We compared the accuracy of our method to that of other methods and measures for the prediction of local and global motif enrichment, using artificial sequence datasets and real datasets based on RNA-seq and ChIP-seq data [15]. Both artificial and real datasets were constructed in a way that reflects a typical application of our method, e.g. promoters of sets of genes thought to be under the control of similar regulatory mechanisms (see Methods, and the Supplementary Methods section and Additional file 1: Tables S4). An overview of the precision, recall, and F-measure of each method and measure is shown in Table 1. The comparison shows that our method compares favourably to other methods. Recall is relatively high (0.755 and 0.371), while precision is the highest of the investigated methods for both artificial and real datasets (0.609 and 0.757 respectively). Interestingly, our method also had relatively high performance when using a simple uniform window function, though both recall and precision were lower than when using Gaussian-based window function. Although a number of approaches had higher recall values than our method, these methods tend to also have considerably lower precision. When methods for the prediction of global enrichment are run with more stringent thresholds in order to improve precision, recall drops and especially artificial TFBSs inserted with lower insertion rates (10% and 20%) tend to be missed (data not shown). Other methods for the prediction of positional preferences or local enrichment of TFBSs suffer in general from low precision, although we have to point out that several methods and measures were originally designed for slightly different purposes than the one investigated here. The prediction of de novo motifs is in general regarded as a much harder problem than the detection of enrichment of known motifs. This is reflected in the low recall and low precision of A-GLAM and FREE [5,27], two methods which do not use an input set of PWMs, but are based on the analysis of k-mers.

Table 1

Overview of performance of several methods and measures for prediction of motif enrichment on artificial and real datasets

Method or measure	Type	Artificial data			Real data			Reference
		Recall	Precision	F-measure	Recall	Precision	F-measure
LocaMo Finder (Gaussian)	local	0.755	0.609	0.674	0.371	0.757	0.498	this study
LocaMo Finder (uniform)	local	0.727	0.519	0.606	0.343	0.723	0.465	this study
RSAT (Binomial distribution) ($)	global	0.714	0.285	0.408	0.429	0.440	0.434	RSAT [40]
ORI (**)	global	0.677	0.386	0.492	0.343	0.563	0.426	this study
Hypergeometric distribution (*)	global	0.745	0.272	0.399	0.400	0.450	0.424	AlignACE [41]
Fisher’s exact test (*)	global	0.747	0.276	0.403	0.400	0.443	0.420	oPOSSUM [42]
ORI (*)	global	0.768	0.258	0.387	0.429	0.407	0.417	this study
RSAT (Binomial distribution) ($$)	global	0.591	0.498	0.541	0.271	0.607	0.375	RSAT [40]
Hypergeometric distribution (***)	global	0.605	0.522	0.560	0.243	0.706	0.361	AlignACE [41]
Fisher’s exact test (***)	global	0.605	0.530	0.565	0.243	0.667	0.356	oPOSSUM [42]
Casimiro et al.	local	0.727	0.053	0.099	0.629	0.132	0.218	[9]
Berendzen et al.	local	0.859	0.044	0.083	0.786	0.093	0.167	[1]
Vardhanabhuti et al.	local	0.409	0.079	0.133	0.314	0.090	0.139	[3]
FIRE (Information content)	global	0.586	0.342	0.432	0.100	0.200	0.133	FIRE [43]
TFM-Explorer	local	0.432	0.145	0.217	0.186	0.076	0.108	[6]
FREE	local	0.155	0.182	0.167	0.029	0.013	0.018	[5]
A-GLAM	local	0.032	0.259	0.057	0.000	0.000	NA	[4,27]

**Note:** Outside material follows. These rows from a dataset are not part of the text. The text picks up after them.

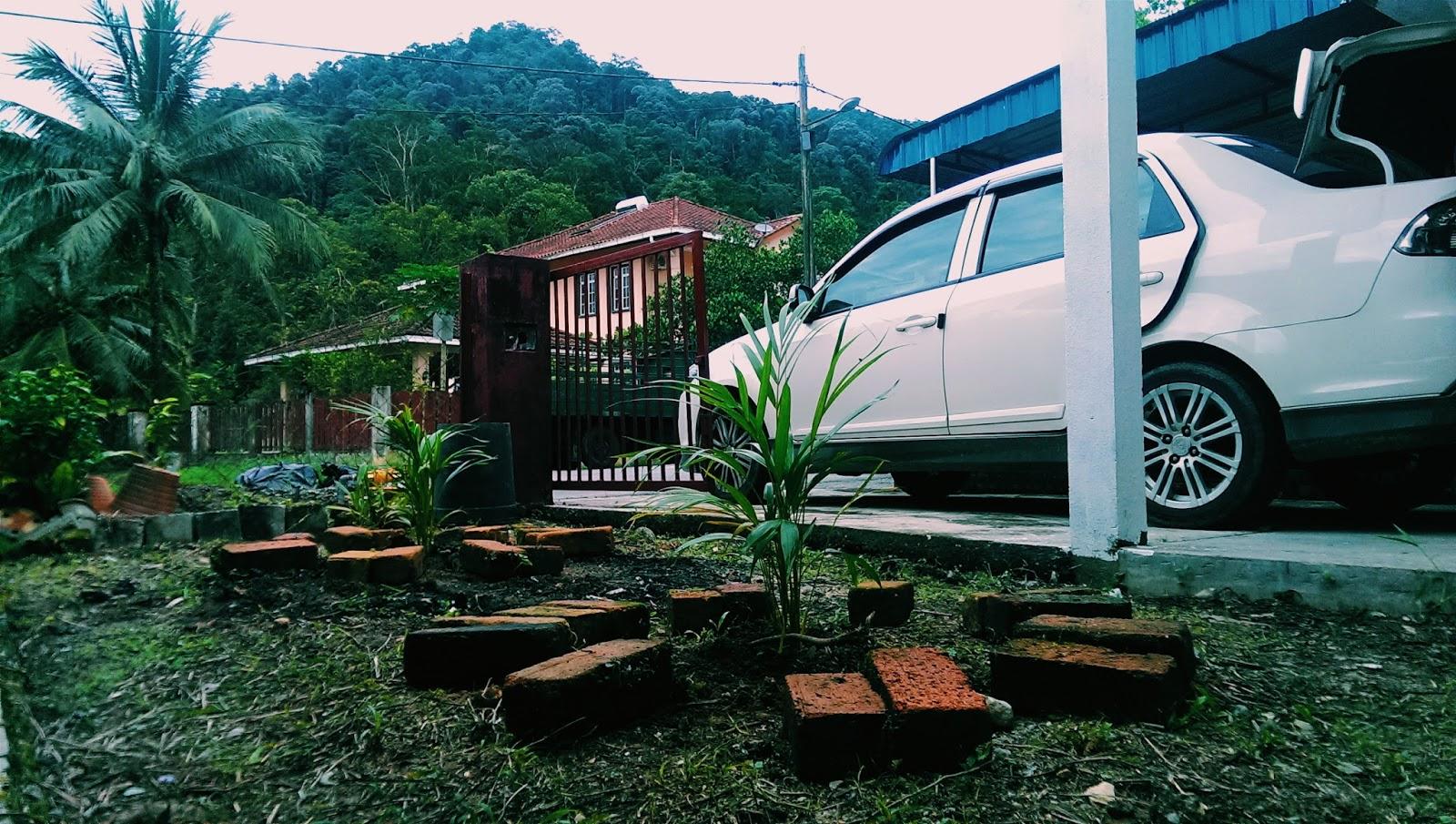 Hannah 39 S Homestay Taiping Comfortable And Clean Homestay Near Taiping Lake Garden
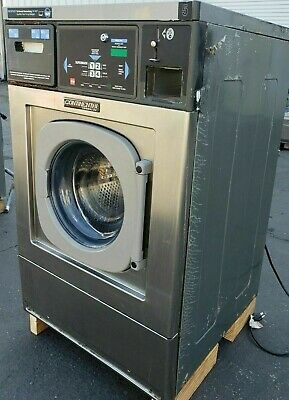 Continental Girbau Front Load Washer 20lb Coin Op120v 1ph Sn1432493a08 Ref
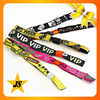 Wholesale High Quality Custom Festival Fabric Wristbands for Events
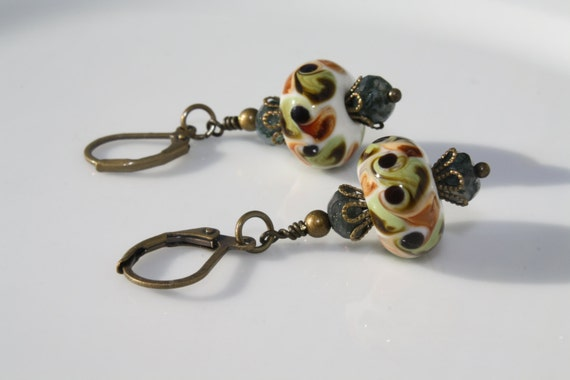 Autumn Color Shades of Green, Brown, and White Lampwork Glass Bead Earrings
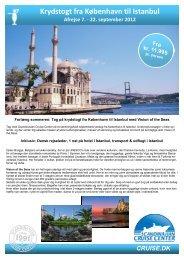 Krydstogt fra København til Istanbul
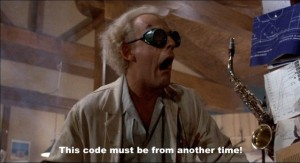Code from Another Time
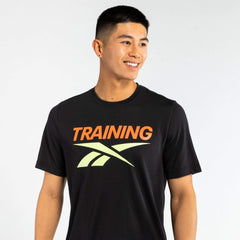 Reebok T-shirts Reebok Training T-shirt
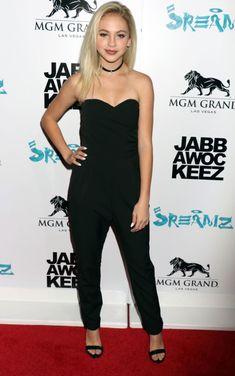 `tls Mgm Grand Las Vegas, Jordan Jones, Grand Opening, Hollywood, Celebs, Singer, Actresses, Female, Celebrity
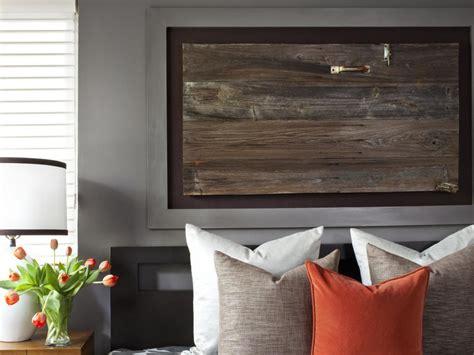 transform  bedroom  diy decor hgtv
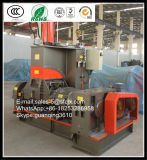 고무 혼연기 기계 또는 고무 분산 혼연기 x (S) N-55L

For each method or measure the type of measure (“local”: local enrichment of positioning; “global”: global enrichment), the recall, precision, and F-measure is given for the artificial and real datasets, as well as a reference. Methods are sorted by decreasing F-measure obtained on the real datasets. (*) P value threshold 0.01; (**) P value threshold 0.001; (***) P value threshold 1e-4; ($) sig threshold 0; ($$) sig threshold 2.

In addition, we observed how our method significantly increases the accuracy of PWM-based TFBS predictions. When we assume that only predicted TFBS present inside bound regions of the TF in question (as defined by ChIP-seq data) are truly functional, and regard any other predicted TFBSs as false positives, PWM-based TFBS predictions resulted in a recall of 33.1%, with a low precision of 5.0%. However, when we filtered the PWM-based predicted TFBSs using the predicted regions of enrichment for the regulatory motif in question, while recall dropped 3.7-fold to 8.9%, there was a more than 7-fold increase in precision to 37.4%, resulting from a strongly reduced number of false positive predictions.

Application on a large number of gene sets

Next, we applied our approach on a large number of sets of genes with tissue- and cell type-specific expression, in human and mouse [16]. Genes were clustered into 44 and 32 clusters of co-expressed genes for the mouse and human case, respectively. Promoter regions for all genes were scanned using a set of 198 non-redundant vertebrate PWMs, and we predicted local TFBS motif enrichment in each of the clusters using our approach, as well as TFBS enrichment using a standard motif over-representation approach.

In total our approach predicted 269 and 190 regions with local enrichment of a regulatory motif in the mouse and human GNF GeneAtlas datasets, respectively (see Additional file 2: Tables S5 and Additional file 2: Table S6). The fact that our approach could find locally enriched motifs that could also be detected using standard approaches demonstrates the robustness of our approach (see Additional file 1: Table S7). For example, sites for two ETS family TFs, including PU.1, and for NF-κB, and IRFs were found in various immune-related cell types [28-30], and sites for HNF1 and HNF4 in liver-specific and liver/kidney-specific genes [31,32]. Moreover, Table 2 shows a small selection of locally enriched motifs that could not be detected by the standard motif over-representation approach for the mouse clusters (see Additional file 1: Tables S8 and Additional file 1: Table S9 for more results). For example, we found enrichment of binding sites of ETS family TFs in promoters driving high expression in mouse B cells and T cells, and a peak for a CREB binding motif in a set of promoters associated with genes with preferential expression in mouse testis. Note that in many cases, motifs with local enrichment also show a certain degree of general enrichment (P values roughly in the range 0.01 to 0.20), but on a level that cannot be regarded as significant (P threshold = 0.01). These results clearly indicate that our approach is able to detect regulatory features that are missed by a standard motif over-representation analysis, and that in many cases the detected regulatory motifs are known to play a role in the dataset in which they were detected.

Table 2

A selection of regions of local enrichment that could not be found using standard TFBS over-representation analysis

Tissues or cell types (cluster index)	Transcription factor	Region of enrichment:	PORI	References
		x1 to x2 ( h/ 2)
B cells, T cells (2)	ETS domain TFs, including SPI1 or PU.1	-10 to 0 (10)	0.15	[44,45]
B cells, T cells (2)	HIF1	55 to 200 (200)	0.11	[46]
testis (10)	RFX1	-91 to 129 (200)	0.012	[47,48]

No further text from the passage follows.